Wells Fargo Securities said California's wholesale trade, transport and export industries have been big beneficiaries of the growing wealth of Asia and growing demand from other countries, such as Canada and Mexico.

Many of these important trading partners have an increasing appetite for California exports from software and computer technology to business equipment and agricultural exports. According to the California Chamber of Commerce, international-related commerce in the state supports about one-fourth of California's gross state product, said Scott Anderson, an economist at Wells Fargo Securities.

According to the U.S. Department of Commerce, California exports to 226 foreign countries and exports from California accounted for about 11 percent of total U.S. exports in 2010.

Anderson said California was also the largest exporting state to Asia.
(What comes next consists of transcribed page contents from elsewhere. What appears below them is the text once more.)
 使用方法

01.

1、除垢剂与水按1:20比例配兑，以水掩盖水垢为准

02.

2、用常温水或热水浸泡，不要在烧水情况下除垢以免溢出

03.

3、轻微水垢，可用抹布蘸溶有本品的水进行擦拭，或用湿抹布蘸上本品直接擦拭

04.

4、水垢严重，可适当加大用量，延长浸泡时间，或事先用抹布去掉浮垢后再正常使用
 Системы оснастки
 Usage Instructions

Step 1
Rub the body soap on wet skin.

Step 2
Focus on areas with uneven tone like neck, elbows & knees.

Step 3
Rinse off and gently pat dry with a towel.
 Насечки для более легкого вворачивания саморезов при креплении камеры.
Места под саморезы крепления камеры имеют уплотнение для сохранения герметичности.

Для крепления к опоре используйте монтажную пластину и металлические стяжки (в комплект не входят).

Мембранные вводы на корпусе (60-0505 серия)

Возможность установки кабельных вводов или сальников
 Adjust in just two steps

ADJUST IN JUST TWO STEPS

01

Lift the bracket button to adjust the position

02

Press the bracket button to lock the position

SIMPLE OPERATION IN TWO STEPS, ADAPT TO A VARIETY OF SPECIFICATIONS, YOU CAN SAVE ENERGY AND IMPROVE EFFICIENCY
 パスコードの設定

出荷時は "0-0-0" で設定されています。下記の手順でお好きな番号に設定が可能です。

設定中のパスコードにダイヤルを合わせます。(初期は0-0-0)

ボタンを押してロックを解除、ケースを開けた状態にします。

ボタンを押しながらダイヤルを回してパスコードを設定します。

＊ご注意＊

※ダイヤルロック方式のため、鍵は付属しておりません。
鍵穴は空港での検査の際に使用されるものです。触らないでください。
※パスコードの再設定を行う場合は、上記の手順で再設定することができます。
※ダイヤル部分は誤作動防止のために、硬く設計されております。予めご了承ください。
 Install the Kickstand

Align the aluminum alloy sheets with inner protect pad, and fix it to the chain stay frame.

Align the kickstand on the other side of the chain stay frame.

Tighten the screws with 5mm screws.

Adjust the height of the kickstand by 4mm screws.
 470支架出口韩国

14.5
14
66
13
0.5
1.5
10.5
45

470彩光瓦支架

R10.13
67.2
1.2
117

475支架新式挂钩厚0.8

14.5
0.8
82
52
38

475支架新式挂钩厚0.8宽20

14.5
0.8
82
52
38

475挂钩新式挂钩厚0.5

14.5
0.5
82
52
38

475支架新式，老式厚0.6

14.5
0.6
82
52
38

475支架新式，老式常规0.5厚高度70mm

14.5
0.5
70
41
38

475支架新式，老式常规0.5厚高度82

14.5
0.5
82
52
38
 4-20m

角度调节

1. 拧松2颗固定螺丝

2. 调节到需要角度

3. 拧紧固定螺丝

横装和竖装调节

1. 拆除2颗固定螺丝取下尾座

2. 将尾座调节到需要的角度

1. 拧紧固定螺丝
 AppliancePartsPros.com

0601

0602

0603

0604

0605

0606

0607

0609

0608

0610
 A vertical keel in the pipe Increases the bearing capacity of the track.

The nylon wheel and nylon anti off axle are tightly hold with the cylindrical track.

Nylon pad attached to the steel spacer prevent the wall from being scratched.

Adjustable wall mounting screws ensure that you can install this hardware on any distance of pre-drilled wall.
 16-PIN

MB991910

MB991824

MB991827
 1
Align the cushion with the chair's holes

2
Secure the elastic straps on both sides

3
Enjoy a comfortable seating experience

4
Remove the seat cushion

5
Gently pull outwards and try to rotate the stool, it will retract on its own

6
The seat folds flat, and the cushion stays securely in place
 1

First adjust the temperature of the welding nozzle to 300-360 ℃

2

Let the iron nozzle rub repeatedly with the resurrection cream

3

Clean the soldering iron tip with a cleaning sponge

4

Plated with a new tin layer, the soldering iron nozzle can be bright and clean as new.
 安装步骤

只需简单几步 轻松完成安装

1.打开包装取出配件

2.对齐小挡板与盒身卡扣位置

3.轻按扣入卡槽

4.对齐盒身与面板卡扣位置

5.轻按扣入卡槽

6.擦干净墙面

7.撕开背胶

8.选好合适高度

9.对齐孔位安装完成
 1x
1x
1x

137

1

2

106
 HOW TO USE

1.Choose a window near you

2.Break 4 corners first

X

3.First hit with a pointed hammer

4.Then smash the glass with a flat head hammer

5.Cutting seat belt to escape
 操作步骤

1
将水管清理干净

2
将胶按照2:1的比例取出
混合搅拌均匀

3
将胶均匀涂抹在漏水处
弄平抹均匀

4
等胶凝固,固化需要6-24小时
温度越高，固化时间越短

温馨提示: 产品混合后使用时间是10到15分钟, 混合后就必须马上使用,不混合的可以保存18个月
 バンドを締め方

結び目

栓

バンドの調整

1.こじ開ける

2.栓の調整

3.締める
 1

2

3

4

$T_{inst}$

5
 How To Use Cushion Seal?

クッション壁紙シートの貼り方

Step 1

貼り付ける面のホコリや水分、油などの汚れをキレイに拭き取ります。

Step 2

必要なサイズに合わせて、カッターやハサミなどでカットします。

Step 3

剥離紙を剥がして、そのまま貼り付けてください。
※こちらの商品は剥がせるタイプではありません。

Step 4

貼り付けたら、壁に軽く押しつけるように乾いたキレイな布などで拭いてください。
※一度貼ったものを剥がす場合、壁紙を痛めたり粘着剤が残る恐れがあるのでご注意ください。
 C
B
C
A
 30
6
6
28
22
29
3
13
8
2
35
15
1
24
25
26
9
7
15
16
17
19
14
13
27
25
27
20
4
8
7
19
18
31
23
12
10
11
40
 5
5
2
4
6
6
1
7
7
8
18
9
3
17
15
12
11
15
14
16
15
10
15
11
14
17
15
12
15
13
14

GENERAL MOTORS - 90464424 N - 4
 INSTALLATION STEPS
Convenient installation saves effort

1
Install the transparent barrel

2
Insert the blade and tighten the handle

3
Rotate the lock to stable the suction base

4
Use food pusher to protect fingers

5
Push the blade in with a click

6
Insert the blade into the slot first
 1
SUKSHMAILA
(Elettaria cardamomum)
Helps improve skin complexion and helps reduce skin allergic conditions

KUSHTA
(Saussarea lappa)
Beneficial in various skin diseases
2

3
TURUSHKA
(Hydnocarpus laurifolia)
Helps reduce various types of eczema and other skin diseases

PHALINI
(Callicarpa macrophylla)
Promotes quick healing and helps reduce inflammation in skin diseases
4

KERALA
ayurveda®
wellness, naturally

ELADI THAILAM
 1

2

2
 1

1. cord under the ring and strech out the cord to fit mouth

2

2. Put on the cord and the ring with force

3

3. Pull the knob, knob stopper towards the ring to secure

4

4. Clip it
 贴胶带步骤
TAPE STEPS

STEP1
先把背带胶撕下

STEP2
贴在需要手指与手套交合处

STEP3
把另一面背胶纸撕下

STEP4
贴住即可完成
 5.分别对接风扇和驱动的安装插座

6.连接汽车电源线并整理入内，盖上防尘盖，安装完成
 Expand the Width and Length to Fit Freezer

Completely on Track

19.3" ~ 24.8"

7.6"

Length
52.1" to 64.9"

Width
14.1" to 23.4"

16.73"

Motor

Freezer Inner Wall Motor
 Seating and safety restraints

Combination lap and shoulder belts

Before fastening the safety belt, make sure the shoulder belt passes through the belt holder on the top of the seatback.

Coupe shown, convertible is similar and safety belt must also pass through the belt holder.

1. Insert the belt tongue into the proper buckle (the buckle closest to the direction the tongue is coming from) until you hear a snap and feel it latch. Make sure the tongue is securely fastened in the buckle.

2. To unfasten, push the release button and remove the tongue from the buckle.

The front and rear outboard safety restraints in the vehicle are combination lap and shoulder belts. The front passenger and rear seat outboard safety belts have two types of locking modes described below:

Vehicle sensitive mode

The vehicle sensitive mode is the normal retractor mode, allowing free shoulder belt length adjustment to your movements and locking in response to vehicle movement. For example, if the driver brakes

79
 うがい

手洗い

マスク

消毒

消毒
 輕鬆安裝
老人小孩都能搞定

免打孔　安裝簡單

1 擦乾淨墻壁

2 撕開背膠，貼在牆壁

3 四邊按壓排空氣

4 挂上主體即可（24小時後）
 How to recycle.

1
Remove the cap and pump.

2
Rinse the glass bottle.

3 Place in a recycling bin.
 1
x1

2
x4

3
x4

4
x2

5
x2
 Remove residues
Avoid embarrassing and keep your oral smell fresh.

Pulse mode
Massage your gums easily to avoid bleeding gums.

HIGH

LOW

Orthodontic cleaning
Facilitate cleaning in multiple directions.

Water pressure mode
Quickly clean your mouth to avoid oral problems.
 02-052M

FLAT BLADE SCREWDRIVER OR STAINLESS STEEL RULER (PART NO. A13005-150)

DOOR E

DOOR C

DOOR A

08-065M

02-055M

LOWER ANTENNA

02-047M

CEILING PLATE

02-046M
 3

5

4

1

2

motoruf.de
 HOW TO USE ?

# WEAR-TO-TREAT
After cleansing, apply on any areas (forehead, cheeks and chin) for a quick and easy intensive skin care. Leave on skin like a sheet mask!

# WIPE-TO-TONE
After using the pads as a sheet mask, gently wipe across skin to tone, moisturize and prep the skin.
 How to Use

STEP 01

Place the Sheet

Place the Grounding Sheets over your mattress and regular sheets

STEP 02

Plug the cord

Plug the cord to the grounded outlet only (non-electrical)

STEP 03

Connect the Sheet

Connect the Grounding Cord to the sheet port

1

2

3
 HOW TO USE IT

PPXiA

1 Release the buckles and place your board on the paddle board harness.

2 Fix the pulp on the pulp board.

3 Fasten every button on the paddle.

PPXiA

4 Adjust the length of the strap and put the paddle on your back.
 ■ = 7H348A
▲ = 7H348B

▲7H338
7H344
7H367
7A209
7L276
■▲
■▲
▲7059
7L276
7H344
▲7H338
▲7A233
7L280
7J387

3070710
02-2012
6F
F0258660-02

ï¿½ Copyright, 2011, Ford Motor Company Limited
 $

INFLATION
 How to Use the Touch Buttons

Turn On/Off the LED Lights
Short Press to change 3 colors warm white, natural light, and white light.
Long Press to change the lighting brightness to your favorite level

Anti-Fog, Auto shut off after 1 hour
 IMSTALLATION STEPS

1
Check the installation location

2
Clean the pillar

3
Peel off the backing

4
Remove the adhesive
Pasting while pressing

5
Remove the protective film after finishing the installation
In 2010, California exported $62 billion in goods to the region.

Anderson said shipments to Asia could slip, however, as economic growth slows in the region. China, South Korea, Taiwan, Japan and Singapore have all seen significant slowing in economic activity in recent months.

If Europe falls into recession, in part due to the sovereign debt crisis, California's export engine could be severely impaired for some time, said Anderson. California is also the largest state exporter to the European Union, suggesting significant exposure to a European recession.

The European Union constitutes about 17 percent of all California exports, led by categories such as computers, electronic products and transportation equipment.

Anderson said there were a number of initiatives on the trade agreement front that could give California exporters a much needed shot in the arm starting early next year that might be able to at least partially offset the dark clouds forming on the international trade front.

Anderson said the Korea-U.S. Free Trade Agreement that was recently passed by the U.S. Congress has the potential to be an important support to California export activity, especially in southern California. South Korea comprises only 6.0 percent of California exports, but the potential increase in two-way trade could be a material boost for southern California ports.

According to the Los Angeles Economic Development Corporation, nearly 50 percent of all U.S.-South Korean trade is handled by the port of Long Beach and Los Angeles. Two-way trade on a value basis between the Los Angeles Custom District and South Korea currently represents 30 percent of total U.S.-South Korea trade.

It was expected that all else being equal, the free trade agreement would boost U.S. exports of information technology machinery, electrical machinery, medical equipment, aircraft parts, chemicals, beef and cotton to South Korea, said Anderson.

For example, beef exports through the Los Angeles Custom District to South Korea have surged in recent years as barriers to trade were reduced by the South Korean government.

California's technology and entertainment industry would also benefit from better intellectual property protections and enforcement for film, software, music and videos, said Anderson.

Anderson said this agreement was expected to set the foundation and framework for an even broader Asian trade agreement, called the Trans-Pacific Partnership (TPP), between the United States and nine other Pacific nations, including Japan.